Lorsque la procédure est ouverte par une juridiction qui a son siège dans un département ou une collectivité d'outre-mer, le délai est augmenté de deux mois pour les créanciers qui ne demeurent pas dans ce département ou cette collectivité. »
« À défaut de déclaration dans les délais prévus à l'article L. 622-24, les créanciers ne sont pas admis dans les répartitions et les dividendes à moins que le juge-commissaire ne les relève de leur forclusion s'ils établissent que leur défaillance n'est pas due à leur fait ou qu'elle est due à une omission volontaire du débiteur lors de l'établissement de la liste prévue au deuxième alinéa de l'article L. 622-6. Ils ne peuvent alors concourir que pour les distributions postérieures à leur demande.

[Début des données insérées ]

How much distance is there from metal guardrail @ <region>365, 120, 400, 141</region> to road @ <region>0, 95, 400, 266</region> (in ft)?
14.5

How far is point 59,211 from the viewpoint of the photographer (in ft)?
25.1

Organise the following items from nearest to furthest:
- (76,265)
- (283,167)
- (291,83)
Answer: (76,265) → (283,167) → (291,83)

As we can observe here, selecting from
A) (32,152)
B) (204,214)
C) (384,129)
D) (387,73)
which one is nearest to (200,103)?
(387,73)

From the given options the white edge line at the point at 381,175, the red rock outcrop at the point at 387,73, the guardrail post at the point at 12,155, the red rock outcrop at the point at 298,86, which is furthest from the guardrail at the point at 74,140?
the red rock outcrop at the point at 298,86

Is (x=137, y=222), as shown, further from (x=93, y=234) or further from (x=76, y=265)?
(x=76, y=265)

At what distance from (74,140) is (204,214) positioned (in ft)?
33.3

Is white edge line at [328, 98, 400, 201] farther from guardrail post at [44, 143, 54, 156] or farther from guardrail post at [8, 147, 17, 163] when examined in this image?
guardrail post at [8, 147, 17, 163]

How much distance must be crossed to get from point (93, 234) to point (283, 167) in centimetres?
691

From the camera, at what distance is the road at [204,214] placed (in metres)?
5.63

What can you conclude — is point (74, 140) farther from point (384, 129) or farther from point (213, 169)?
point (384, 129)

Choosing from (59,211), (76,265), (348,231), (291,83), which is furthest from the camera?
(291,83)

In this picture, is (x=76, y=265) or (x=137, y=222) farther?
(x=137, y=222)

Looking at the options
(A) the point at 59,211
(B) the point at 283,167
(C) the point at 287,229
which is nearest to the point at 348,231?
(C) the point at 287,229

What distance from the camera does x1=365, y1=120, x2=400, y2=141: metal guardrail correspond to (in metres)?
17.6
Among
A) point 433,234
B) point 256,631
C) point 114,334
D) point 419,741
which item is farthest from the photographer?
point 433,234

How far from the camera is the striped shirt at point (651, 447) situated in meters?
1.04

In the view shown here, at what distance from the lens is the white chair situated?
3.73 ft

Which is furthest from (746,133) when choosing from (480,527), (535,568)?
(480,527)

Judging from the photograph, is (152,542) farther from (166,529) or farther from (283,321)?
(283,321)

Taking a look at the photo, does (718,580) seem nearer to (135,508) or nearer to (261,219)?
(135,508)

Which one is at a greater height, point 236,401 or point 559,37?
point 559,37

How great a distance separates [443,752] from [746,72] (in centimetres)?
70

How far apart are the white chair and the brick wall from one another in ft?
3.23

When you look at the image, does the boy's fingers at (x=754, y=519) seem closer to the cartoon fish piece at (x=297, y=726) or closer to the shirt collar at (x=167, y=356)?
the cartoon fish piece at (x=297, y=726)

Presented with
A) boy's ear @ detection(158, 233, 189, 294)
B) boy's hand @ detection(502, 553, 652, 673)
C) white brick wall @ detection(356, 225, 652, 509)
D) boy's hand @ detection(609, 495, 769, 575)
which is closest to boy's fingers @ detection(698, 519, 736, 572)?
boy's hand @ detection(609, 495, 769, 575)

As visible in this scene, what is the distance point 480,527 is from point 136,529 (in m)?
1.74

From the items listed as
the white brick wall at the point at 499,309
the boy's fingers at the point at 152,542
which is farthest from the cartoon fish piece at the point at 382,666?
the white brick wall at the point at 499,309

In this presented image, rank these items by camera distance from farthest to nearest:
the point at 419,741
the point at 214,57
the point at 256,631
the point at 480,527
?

Les créances non déclarées régulièrement dans ces délais sont inopposables au débiteur pendant l'exécution du plan et après cette exécution lorsque les engagements énoncés dans le plan ou décidés par le tribunal ont été tenus. Pendant l'exécution du plan, elles sont également inopposables aux personnes physiques coobligées ou ayant consenti une sûreté personnelle ou ayant affecté ou cédé un bien en garantie.
L'action en relevé de forclusion ne peut être exercée que dans le délai de six mois. Ce délai court à compter de la publication du jugement d'ouverture ou, pour les institutions mentionnées à l'article L. 143-11-4 du code du travail, de l'expiration du délai pendant lequel les créances résultant du contrat de travail sont garanties par ces institutions. Pour les créanciers titulaires d'une sûreté publiée ou liés au débiteur par un contrat publié, il court à compter de la réception de l'avis qui leur est donné. Par exception, le délai est porté à un an pour les créanciers placés dans l'impossibilité de connaître l'existence de leur créance avant l'expiration du délai de six mois précité. »
■ Com. 7 juill. 1992, no 90-21.814.
■ Com. 8 juin 1999, no 96-18.840, Bull. civ. IV, no 121 ; D. 2000. Somm. 95, obs. Honorat ; LPA 30 juin 1999, p. 11, note P. M. ; ibid., 1er nov. 1999, p. 14, note Courtier ; CCC 1999, no 157, obs. Leveneur ; JCP E 2000, no 4, p. 131, obs. Cabrillac ; ibid., no 8, p. 312, obs. Mainguy.